Trecho do texto ::
*****

Triangulação societária familiar pode envolver negócio milionário

Carvalho começou na Tegma com uma Frota 56 mil (Capital): uma das mais rentáveis (esquerda). Cegonha arrendada pela da ABC Plus Transportes Rodoviários (direita).

Coincidentemente cerca de um mês depois da assinatura da Escritura Pública firmada por Afonso Rodrigues de Carvalho, em favor de Vittorio Medioli e do cartel dos cegonheiros, nova empresa surge no ambiente familiar já com cinco cavalos mecânicos registrados na ANTT e seis semi-reboques (cegonhas).

O acordo firmado entre réu e testemunha de ação penal movida pelo Gaeco de São Bernardo do Campo (SP), o milionário político e empresário Vittorio Medioli e o ex-líder sindical Afonso Rodrigues de Carvalho, pode ter envolvido um negócio avaliado em mais de R$ 5 milhões. Na mesma época em que o acordo foi firmado em São Paulo, em Anápolis (GO), no dia 13 de abril deste ano, Vera Clari Deken, cunhada de Carvalho, registrou a empresa Transrdc Transportes, na modalidade Eireli – o proprietário desse tipo de modalidade não tem seu patrimônio pessoal afetado em caso de a empresa contrair dívidas – com capital social informado de R$ 110 mil. A nova empresa já possui cinco caminhões (cavalos mecânicos) registrados na Agência Nacional de Transportes Terrestres (ANTT), todos da Deken Transportes, de propriedade de Richard Deken e de Naira Deken (filho e mulher de Carvalho). Outros seis semi-reboques (cegonhas) também já estão registrados na agência reguladora. A exemplo dos cavalos mecânicos, os “implementos” aparecem sob a denominação de arrendados. São de propriedade de duas empresas de Diadema (SP) e de São Paulo capital.

*****

Dados fornecidos ::
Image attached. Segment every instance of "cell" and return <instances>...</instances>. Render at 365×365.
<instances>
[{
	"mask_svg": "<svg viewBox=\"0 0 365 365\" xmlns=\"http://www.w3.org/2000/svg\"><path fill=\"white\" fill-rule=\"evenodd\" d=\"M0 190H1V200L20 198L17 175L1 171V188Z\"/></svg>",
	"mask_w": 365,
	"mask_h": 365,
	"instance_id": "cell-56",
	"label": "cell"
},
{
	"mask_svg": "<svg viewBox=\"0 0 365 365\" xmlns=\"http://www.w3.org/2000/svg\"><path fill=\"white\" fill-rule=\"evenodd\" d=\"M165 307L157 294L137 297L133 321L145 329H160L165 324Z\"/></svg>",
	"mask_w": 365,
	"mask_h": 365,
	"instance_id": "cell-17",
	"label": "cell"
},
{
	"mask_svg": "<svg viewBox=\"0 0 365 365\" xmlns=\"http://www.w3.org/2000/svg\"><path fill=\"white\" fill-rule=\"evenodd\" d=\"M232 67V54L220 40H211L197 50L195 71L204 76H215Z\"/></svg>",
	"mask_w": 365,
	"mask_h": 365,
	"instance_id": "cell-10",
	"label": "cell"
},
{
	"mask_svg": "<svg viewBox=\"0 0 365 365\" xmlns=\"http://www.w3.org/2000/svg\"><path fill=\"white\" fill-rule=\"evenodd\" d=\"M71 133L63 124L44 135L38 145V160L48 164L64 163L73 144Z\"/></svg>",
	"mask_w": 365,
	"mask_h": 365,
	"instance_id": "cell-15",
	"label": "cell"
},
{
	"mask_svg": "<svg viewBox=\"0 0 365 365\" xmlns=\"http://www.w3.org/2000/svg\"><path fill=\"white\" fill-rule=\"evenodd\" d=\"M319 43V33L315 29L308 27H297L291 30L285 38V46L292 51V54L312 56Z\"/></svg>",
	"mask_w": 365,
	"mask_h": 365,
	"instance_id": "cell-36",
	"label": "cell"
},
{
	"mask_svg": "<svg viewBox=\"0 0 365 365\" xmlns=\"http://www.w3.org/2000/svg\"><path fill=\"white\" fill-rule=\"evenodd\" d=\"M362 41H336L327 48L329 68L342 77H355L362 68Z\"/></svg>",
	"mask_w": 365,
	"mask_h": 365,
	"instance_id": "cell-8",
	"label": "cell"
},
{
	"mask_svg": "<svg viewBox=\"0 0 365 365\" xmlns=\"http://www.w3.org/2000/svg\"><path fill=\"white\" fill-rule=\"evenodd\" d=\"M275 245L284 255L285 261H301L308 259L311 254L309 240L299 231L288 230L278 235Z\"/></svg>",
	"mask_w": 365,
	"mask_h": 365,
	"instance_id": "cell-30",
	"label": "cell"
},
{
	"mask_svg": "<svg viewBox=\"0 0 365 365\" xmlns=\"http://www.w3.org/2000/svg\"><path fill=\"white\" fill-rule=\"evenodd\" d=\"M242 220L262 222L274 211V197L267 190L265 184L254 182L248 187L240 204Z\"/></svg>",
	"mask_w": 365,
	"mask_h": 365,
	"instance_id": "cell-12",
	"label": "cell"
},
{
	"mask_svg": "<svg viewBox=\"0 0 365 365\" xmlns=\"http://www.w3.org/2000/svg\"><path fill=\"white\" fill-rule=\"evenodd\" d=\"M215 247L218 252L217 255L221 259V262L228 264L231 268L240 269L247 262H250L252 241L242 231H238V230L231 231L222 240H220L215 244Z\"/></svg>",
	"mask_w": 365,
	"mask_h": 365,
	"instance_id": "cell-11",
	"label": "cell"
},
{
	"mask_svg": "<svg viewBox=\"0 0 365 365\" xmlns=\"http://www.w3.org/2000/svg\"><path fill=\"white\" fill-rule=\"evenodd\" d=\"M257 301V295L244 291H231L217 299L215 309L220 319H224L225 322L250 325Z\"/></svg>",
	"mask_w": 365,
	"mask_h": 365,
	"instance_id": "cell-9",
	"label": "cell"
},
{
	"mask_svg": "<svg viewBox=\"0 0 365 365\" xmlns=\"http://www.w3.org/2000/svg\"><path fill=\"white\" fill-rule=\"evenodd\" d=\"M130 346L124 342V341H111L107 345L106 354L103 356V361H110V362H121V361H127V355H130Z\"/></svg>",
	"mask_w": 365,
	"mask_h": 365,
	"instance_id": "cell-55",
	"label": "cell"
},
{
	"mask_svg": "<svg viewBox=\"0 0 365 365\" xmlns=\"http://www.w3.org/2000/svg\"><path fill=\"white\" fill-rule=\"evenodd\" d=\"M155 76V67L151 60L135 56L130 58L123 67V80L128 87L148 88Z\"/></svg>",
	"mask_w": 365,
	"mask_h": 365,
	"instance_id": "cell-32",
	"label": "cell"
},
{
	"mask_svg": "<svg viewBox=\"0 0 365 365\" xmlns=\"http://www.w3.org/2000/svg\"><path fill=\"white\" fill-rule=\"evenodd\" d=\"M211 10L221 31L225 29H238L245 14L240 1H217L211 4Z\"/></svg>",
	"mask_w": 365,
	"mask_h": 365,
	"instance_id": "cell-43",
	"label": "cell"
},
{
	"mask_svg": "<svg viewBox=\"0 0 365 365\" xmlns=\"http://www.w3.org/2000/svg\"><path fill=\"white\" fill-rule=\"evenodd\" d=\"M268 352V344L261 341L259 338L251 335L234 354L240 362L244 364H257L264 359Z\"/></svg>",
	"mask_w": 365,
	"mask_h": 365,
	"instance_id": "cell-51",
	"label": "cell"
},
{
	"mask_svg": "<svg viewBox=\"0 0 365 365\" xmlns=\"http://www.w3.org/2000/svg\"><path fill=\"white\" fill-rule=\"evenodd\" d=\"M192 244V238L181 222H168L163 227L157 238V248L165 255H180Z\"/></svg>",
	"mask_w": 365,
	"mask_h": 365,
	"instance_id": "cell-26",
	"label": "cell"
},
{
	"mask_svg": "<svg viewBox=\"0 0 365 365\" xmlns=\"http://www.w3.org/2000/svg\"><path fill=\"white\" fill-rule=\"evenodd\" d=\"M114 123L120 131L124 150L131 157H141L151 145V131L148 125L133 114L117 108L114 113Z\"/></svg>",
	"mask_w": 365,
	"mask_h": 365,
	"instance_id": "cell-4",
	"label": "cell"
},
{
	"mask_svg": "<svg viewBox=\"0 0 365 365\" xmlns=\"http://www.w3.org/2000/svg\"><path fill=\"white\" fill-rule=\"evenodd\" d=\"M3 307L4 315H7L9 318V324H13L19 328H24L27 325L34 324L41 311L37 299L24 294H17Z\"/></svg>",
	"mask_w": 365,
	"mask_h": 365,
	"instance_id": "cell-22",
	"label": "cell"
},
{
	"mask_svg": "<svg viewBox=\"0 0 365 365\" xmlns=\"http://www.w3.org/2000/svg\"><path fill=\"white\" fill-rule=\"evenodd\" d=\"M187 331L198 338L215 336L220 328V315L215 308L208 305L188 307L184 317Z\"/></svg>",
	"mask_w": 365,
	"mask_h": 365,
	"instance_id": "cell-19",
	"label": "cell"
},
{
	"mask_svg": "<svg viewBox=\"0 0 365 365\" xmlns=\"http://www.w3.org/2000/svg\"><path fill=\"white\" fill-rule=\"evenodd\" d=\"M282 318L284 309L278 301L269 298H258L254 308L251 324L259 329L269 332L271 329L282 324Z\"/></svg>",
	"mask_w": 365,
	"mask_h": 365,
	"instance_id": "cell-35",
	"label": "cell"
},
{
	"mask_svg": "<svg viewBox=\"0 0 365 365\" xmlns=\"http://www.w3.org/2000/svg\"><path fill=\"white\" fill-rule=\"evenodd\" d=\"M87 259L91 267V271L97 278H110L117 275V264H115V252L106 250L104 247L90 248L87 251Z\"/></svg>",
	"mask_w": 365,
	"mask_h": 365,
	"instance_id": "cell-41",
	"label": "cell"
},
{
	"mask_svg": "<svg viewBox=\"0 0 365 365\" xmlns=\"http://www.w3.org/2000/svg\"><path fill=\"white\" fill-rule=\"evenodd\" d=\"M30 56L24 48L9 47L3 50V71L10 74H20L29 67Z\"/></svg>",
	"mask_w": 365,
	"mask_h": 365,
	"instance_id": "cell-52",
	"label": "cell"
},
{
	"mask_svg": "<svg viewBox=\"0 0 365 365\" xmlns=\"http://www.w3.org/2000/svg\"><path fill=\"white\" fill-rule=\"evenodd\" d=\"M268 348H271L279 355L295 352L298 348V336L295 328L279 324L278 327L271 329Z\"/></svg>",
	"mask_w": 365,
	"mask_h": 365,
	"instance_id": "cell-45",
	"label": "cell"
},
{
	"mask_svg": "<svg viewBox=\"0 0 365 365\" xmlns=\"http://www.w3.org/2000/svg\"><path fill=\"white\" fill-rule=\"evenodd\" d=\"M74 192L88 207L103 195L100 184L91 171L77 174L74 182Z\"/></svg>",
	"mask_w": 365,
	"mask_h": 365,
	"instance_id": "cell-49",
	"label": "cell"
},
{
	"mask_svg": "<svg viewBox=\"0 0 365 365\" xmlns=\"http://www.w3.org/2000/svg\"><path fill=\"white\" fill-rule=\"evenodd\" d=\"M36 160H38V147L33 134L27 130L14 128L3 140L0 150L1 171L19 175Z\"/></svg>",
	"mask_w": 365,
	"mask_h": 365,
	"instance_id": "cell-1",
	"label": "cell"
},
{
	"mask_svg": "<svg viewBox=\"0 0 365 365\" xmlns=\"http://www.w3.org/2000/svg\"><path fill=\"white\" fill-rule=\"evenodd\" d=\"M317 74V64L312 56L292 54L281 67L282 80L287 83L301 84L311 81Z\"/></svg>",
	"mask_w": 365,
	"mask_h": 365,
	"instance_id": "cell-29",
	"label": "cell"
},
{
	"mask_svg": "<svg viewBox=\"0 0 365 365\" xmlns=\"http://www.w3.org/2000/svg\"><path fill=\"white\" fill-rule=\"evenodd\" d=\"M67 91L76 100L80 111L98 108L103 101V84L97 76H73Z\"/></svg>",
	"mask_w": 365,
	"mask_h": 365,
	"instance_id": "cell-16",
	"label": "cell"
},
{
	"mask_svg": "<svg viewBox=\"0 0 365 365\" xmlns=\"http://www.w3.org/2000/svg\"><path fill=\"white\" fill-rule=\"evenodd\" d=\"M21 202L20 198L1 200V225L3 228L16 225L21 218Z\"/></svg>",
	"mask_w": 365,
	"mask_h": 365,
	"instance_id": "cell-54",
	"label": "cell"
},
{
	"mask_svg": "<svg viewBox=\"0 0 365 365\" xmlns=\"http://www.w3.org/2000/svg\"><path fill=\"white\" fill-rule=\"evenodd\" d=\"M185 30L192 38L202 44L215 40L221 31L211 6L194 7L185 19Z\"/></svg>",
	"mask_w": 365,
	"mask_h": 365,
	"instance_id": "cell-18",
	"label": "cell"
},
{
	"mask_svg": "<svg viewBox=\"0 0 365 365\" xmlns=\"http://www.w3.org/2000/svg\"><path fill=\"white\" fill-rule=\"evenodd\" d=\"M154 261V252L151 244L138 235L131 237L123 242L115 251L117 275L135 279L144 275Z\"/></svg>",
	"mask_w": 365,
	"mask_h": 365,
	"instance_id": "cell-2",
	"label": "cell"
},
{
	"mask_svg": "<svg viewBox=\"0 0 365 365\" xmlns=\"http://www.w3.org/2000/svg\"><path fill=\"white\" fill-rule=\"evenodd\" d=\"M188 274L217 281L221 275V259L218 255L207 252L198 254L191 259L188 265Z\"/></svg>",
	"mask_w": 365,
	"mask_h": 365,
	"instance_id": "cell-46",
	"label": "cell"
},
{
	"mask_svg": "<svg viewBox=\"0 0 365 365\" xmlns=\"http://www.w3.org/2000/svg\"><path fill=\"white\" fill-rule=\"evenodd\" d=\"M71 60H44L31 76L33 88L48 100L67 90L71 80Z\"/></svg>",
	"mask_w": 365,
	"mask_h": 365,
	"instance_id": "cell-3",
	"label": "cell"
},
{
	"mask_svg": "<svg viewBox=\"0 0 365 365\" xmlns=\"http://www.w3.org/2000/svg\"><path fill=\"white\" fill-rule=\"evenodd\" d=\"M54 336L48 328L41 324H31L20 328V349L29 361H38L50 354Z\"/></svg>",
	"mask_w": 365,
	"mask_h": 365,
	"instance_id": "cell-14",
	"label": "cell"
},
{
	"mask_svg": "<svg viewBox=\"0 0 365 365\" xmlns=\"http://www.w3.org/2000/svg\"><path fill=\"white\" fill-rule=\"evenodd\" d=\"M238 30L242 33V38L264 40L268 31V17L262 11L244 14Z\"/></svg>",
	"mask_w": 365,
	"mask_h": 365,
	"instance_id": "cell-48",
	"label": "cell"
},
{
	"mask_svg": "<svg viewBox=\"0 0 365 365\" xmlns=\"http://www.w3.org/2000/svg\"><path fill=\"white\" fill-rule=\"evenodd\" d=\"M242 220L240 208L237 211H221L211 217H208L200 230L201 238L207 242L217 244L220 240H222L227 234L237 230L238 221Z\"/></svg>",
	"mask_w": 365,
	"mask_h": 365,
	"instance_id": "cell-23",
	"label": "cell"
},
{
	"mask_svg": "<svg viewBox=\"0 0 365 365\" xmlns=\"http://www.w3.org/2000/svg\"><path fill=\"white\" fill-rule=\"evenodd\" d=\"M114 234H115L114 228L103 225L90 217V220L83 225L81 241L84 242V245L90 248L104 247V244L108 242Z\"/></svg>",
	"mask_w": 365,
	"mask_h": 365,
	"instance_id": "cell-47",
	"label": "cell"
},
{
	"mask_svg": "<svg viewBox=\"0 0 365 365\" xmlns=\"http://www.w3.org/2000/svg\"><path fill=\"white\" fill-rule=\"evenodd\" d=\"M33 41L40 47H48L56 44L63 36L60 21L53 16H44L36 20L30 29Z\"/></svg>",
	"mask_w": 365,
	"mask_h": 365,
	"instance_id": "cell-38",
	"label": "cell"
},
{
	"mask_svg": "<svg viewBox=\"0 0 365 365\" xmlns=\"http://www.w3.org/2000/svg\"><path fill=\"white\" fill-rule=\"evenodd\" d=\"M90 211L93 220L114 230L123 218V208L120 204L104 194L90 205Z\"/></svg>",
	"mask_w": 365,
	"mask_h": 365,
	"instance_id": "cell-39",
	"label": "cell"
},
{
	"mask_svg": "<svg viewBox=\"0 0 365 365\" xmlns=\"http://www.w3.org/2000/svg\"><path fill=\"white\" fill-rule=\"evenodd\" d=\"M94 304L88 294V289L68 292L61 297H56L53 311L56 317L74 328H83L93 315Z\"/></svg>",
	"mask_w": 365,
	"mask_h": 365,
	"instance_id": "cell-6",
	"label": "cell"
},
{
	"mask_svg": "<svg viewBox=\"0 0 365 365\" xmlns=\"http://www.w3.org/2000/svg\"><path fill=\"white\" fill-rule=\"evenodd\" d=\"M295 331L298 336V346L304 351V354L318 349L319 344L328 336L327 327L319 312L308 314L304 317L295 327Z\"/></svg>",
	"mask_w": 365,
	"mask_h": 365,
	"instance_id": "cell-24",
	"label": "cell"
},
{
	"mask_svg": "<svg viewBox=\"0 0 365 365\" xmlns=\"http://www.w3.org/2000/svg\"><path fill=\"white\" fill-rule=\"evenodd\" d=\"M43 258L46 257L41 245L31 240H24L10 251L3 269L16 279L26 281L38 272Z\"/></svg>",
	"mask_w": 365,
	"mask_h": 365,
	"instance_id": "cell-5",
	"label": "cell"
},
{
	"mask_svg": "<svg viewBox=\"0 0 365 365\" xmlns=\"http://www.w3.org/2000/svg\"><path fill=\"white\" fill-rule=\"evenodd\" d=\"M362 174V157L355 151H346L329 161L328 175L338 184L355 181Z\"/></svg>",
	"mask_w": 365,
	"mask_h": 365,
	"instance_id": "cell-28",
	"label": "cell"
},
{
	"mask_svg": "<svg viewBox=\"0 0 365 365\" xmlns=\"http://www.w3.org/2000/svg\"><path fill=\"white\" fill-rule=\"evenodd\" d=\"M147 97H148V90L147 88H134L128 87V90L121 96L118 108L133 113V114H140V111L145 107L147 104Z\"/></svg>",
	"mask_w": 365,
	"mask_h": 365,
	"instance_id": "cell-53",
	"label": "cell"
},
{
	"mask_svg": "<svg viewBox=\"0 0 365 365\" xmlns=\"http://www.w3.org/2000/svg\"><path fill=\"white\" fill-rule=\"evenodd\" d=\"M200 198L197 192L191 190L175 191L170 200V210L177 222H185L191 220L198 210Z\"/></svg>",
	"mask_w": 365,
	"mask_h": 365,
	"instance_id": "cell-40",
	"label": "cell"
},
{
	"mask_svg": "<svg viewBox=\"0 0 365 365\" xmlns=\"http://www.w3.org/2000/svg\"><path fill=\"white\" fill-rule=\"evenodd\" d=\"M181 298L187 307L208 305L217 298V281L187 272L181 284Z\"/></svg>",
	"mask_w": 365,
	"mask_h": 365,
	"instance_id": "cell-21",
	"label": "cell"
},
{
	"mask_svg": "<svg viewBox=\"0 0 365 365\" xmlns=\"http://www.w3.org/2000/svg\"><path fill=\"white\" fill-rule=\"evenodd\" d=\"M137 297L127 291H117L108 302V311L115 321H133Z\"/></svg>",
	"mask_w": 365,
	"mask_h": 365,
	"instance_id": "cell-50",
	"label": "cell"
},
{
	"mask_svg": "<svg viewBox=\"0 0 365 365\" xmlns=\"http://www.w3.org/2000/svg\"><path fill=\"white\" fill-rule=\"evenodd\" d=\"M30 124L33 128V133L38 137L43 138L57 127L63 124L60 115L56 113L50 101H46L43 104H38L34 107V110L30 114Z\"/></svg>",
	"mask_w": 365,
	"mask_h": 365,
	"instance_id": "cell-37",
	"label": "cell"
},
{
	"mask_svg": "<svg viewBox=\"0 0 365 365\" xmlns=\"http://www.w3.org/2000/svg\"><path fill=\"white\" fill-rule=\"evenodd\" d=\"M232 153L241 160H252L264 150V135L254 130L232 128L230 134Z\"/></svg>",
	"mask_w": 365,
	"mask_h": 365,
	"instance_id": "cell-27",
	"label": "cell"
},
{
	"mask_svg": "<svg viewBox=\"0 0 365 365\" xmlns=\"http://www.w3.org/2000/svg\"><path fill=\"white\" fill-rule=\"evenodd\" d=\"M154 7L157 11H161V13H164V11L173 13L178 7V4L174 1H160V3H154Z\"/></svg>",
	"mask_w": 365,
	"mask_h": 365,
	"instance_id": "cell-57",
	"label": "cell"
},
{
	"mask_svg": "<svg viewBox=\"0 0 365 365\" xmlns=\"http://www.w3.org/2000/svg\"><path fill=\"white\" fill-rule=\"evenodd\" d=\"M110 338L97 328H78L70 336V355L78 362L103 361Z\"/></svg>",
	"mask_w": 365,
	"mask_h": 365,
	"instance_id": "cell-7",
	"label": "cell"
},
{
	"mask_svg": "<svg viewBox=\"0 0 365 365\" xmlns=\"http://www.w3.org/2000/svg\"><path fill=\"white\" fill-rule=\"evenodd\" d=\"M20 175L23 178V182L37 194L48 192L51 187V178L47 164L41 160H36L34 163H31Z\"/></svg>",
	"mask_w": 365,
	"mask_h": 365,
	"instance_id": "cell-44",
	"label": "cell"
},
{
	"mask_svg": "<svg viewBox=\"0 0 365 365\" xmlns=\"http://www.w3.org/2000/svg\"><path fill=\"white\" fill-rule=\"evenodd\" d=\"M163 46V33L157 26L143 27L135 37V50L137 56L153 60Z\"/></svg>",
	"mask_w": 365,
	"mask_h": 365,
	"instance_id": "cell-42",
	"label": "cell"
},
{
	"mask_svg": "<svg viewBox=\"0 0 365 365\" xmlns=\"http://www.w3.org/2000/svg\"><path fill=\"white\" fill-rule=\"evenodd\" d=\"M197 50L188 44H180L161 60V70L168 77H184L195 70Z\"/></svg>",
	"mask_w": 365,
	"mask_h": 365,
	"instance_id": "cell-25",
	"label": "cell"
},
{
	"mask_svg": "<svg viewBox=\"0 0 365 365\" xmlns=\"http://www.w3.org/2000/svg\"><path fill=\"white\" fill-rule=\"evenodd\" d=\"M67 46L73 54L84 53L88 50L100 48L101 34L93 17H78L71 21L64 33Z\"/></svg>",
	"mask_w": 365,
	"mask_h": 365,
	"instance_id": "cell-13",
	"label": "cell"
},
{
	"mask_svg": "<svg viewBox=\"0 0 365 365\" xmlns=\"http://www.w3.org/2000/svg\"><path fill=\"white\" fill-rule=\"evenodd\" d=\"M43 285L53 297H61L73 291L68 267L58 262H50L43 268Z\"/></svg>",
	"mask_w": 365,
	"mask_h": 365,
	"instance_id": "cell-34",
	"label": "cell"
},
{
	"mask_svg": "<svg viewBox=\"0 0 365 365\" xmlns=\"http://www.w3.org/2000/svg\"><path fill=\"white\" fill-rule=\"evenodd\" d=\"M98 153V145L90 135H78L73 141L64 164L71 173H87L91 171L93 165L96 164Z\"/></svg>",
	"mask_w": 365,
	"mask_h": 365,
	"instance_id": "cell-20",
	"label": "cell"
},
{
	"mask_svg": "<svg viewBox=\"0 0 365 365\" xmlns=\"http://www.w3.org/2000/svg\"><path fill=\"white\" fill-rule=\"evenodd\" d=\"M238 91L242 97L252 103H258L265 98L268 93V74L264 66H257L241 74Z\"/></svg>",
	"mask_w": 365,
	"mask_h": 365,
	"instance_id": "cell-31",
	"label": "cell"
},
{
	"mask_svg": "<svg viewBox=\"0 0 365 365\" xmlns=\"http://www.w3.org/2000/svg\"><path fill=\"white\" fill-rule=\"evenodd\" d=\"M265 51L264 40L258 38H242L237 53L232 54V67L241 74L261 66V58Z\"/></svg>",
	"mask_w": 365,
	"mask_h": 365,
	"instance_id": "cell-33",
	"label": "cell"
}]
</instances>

*****

Reproduza fielmente o trecho da reportagem sobre a triangulação societária familiar que começa com as palavras "Triangulação societária familiar" e termina com "seis semi-reboques (cegonhas).".

Triangulação societária familiar pode envolver negócio milionário

Carvalho começou na Tegma com uma Frota 56 mil (Capital): uma das mais rentáveis (esquerda). Cegonha arrendada pela da ABC Plus Transportes Rodoviários (direita).

Coincidentemente cerca de um mês depois da assinatura da Escritura Pública firmada por Afonso Rodrigues de Carvalho, em favor de Vittorio Medioli e do cartel dos cegonheiros, nova empresa surge no ambiente familiar já com cinco cavalos mecânicos registrados na ANTT e seis semi-reboques (cegonhas).